Trois jours après les fêtes de fin d'année, le 3 janvier 1960, le sémillant Albert Camus offre des billets de train à sa famille avec la promesse de les rejoindre à Paris, par voiture, en compagnie de son ami et éditeur Michel Gallimard. Camus va à Paris ? Non… Il va à la morgue !
Durant les quarante-huit heures qui le sépare de la mort, Camus replonge dans sa vie passée entre déchirures, blessures, combats et espoirs.
Tel est le parcours que nous livre brillamment le journaliste et écrivain José Lenzini dans un récit à la fois doux et poignant, construit à base de flash-back récurrent. Les derniers jours de la vie d'Albert Camus est saisissant par la fluidité de son style dont l'élégance nous prend gracieusement en main pour un périple sans halte ; revisiter l'œuvre et la vie de l'un des monuments de la littérature mondiale à la fois adulé et controversé à l'instar de ceux qui sont allés au faîte de la gloire. Né près d'Annaba, à Mondovi en 1913, Camus est vite devenu orphelin de père et recueilli par les bras inhospitalier d'une enfance d'une extrême pauvreté.
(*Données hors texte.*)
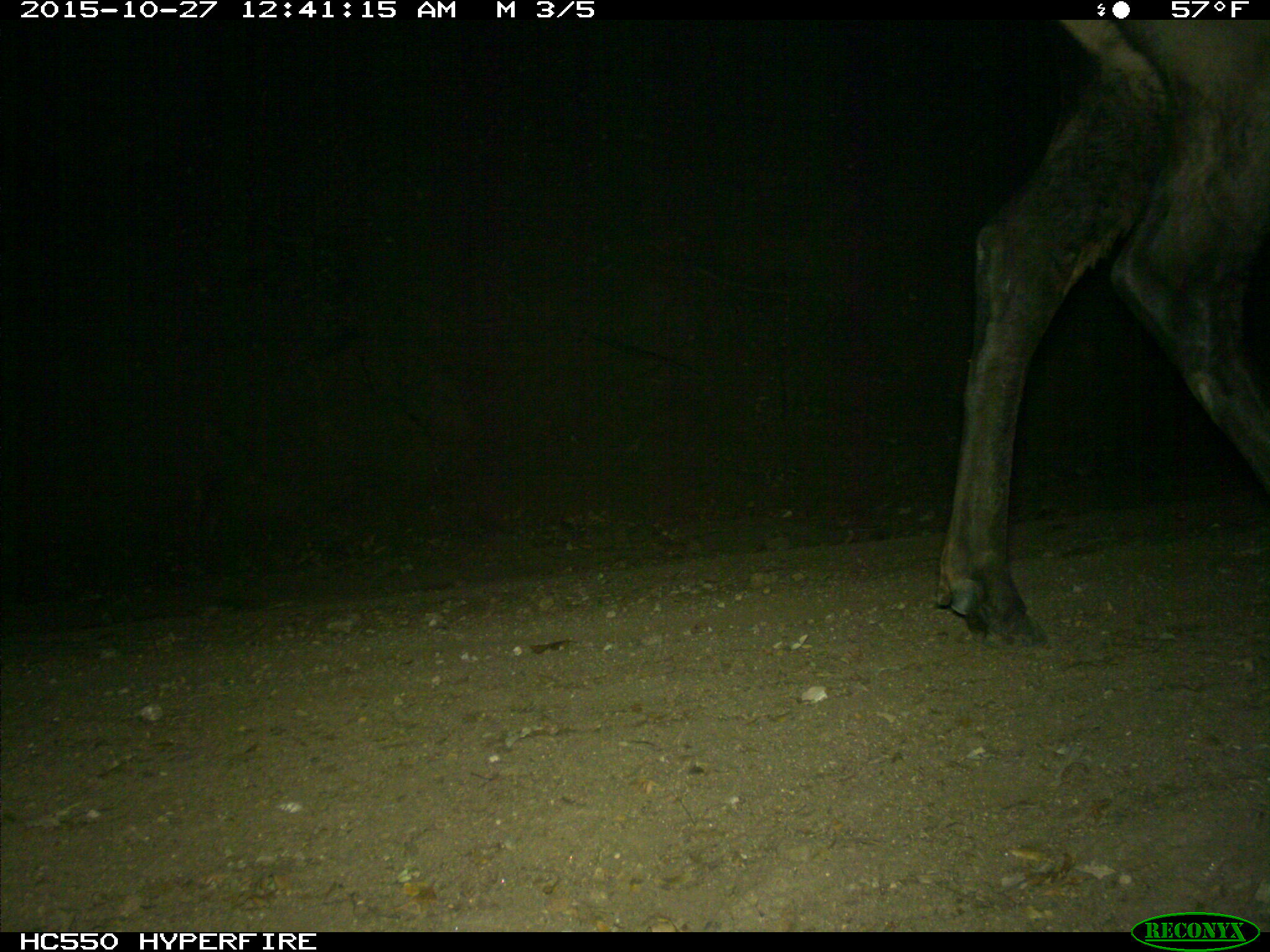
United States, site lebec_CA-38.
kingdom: Animalia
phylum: Chordata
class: Mammalia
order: Artiodactyla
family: Cervidae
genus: Cervus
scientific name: Cervus canadensis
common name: elk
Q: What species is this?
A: Cervus canadensis (elk).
A Alger où il est venu vivre en compagnie de sa famille, le futur auteur de "L'Étranger" montre des dons secrets pour le football et s'engage par la plume sur des questions qui lui tiennent à cœur. Malgré une tuberculose qui mine ses poumons, il n'a rarement manqué de souffle ! A 21 ans, il adhère au parti communiste algérien et dans la foulée, il amorce une aventure journalistique au sein d'Alger-Républicain où il trouve le tremplin idéal pour asseoir son style et affûter sa philosophie.
Jaloux de sa liberté, iconoclaste hors pair, Camus quitte le parti communiste pour un différend de hiérarchie comme pour donner un coup de pied dans la fourmilière mais reste attachant à son combat militant en faveur des démunis et autres sans voix ponctuée notamment par une série de reportages intitulée : misère de la Kabylie. Même en mai 1945, il est l'un des rares à s'insurger contre le "cruel bâton" usité par l'ordre colonial après l'épuisement de "la carotte".
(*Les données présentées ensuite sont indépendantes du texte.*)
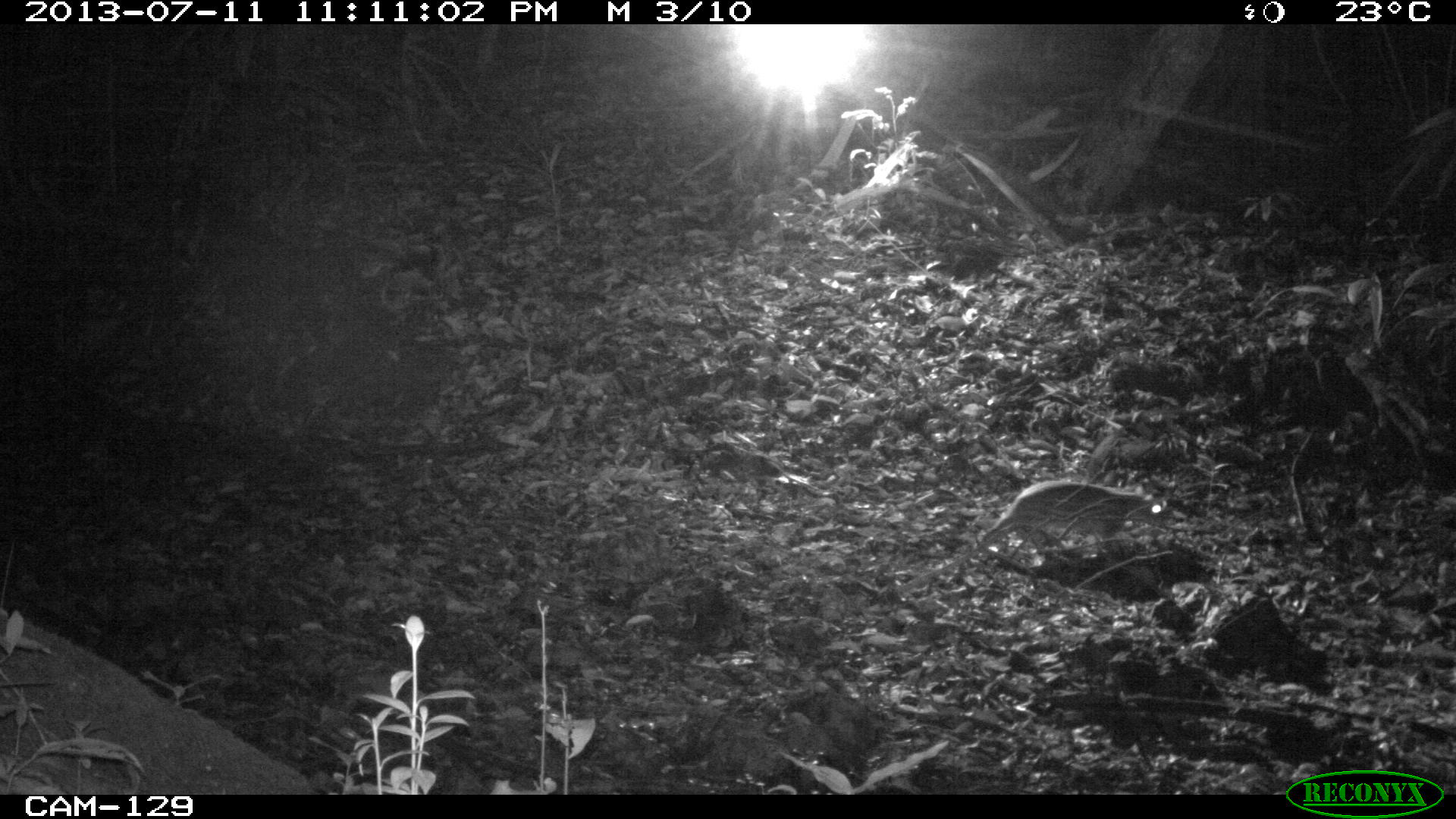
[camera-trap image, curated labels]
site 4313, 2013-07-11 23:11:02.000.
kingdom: Animalia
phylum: Chordata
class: Mammalia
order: Rodentia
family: Cuniculidae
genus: Cuniculus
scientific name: Cuniculus paca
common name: lowland paca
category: agouti paca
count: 1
L'appartement de la rue de Lyon à Belcourt est un cache-misère où il vivote dans un huis clos assourdissant. Sa mère Catherine Sintès focalise ses attentions. Veuve depuis 1914 suite à la mort de Lucien Camus pendant la première guerre mondiale, les années d'après, lui ont volé le sourire et toute faculté de parler, continuant à vivre le restant de ses jours dans un mutisme tristounet et une surdité dissonante. Albert pense souvent à sa mère, partout où il va, tout le temps. Jusqu'à se trouver "piégé". à Stockholm, au lendemain de sa réception du prix Nobel, par la voix d'un nationaliste algérien qui lui reproche de s'être rangé aux côtés des puissants. Manifestement piqué au vif, Camus s'emballe comme un feu follet et livre son profond sentiment. "… J'ai toujours été partisan d'une Algérie juste… j'ai toujours condamné la terreur. Je dois condamner aussi le terrorisme qui s'exerce aveuglément, dans les rues d'Alger par exemple, et qui un jour peut frapper ma mère ou ma famille. Je crois à la justice, mais je défendrai ma mère avant la justice."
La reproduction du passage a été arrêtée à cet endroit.